Please give back the items starting at the line containing "Image attached. I" and ending at the line containing "</instances>", renaming "instance_id" to "mask_id" and leaving everything else unchanged.

[Start of Raw records]

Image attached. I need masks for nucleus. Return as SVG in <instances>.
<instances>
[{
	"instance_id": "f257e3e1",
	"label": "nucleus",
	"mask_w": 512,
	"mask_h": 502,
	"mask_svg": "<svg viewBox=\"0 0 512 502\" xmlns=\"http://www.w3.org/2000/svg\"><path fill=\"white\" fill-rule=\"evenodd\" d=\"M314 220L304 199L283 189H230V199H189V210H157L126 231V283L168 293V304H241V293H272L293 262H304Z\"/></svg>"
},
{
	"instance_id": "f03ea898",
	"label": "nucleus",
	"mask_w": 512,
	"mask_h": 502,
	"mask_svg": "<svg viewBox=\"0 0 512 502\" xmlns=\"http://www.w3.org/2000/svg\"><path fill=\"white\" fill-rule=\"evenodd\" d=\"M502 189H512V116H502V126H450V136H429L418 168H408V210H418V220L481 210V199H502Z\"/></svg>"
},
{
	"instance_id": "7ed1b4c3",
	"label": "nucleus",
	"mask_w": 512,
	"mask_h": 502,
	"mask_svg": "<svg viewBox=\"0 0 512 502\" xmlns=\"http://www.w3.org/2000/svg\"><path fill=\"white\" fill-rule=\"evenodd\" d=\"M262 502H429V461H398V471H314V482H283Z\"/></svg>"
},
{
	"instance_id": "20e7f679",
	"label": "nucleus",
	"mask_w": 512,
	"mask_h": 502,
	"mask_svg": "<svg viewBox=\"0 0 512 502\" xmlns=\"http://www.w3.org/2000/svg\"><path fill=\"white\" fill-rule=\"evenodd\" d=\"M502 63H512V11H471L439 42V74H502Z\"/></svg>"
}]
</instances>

[End of Raw records]
[Start of Raw records]

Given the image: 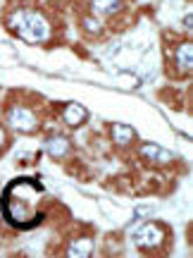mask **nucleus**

[End of Raw records]

● **Written response**
Image attached. I need masks for nucleus. Return as SVG in <instances>.
<instances>
[{
	"mask_id": "f257e3e1",
	"label": "nucleus",
	"mask_w": 512,
	"mask_h": 502,
	"mask_svg": "<svg viewBox=\"0 0 512 502\" xmlns=\"http://www.w3.org/2000/svg\"><path fill=\"white\" fill-rule=\"evenodd\" d=\"M314 220L304 199L283 189H230V199H189V210H157L126 231V283L168 293V304H241V293H272L293 262H304Z\"/></svg>"
},
{
	"mask_id": "f03ea898",
	"label": "nucleus",
	"mask_w": 512,
	"mask_h": 502,
	"mask_svg": "<svg viewBox=\"0 0 512 502\" xmlns=\"http://www.w3.org/2000/svg\"><path fill=\"white\" fill-rule=\"evenodd\" d=\"M502 189H512V116H502V126H450V136H429L418 168H408V210H418V220L481 210V199H502Z\"/></svg>"
},
{
	"mask_id": "7ed1b4c3",
	"label": "nucleus",
	"mask_w": 512,
	"mask_h": 502,
	"mask_svg": "<svg viewBox=\"0 0 512 502\" xmlns=\"http://www.w3.org/2000/svg\"><path fill=\"white\" fill-rule=\"evenodd\" d=\"M262 502H429V461H398V471H314V482H283Z\"/></svg>"
},
{
	"mask_id": "20e7f679",
	"label": "nucleus",
	"mask_w": 512,
	"mask_h": 502,
	"mask_svg": "<svg viewBox=\"0 0 512 502\" xmlns=\"http://www.w3.org/2000/svg\"><path fill=\"white\" fill-rule=\"evenodd\" d=\"M502 63H512V11H471L439 42V74H502Z\"/></svg>"
}]
</instances>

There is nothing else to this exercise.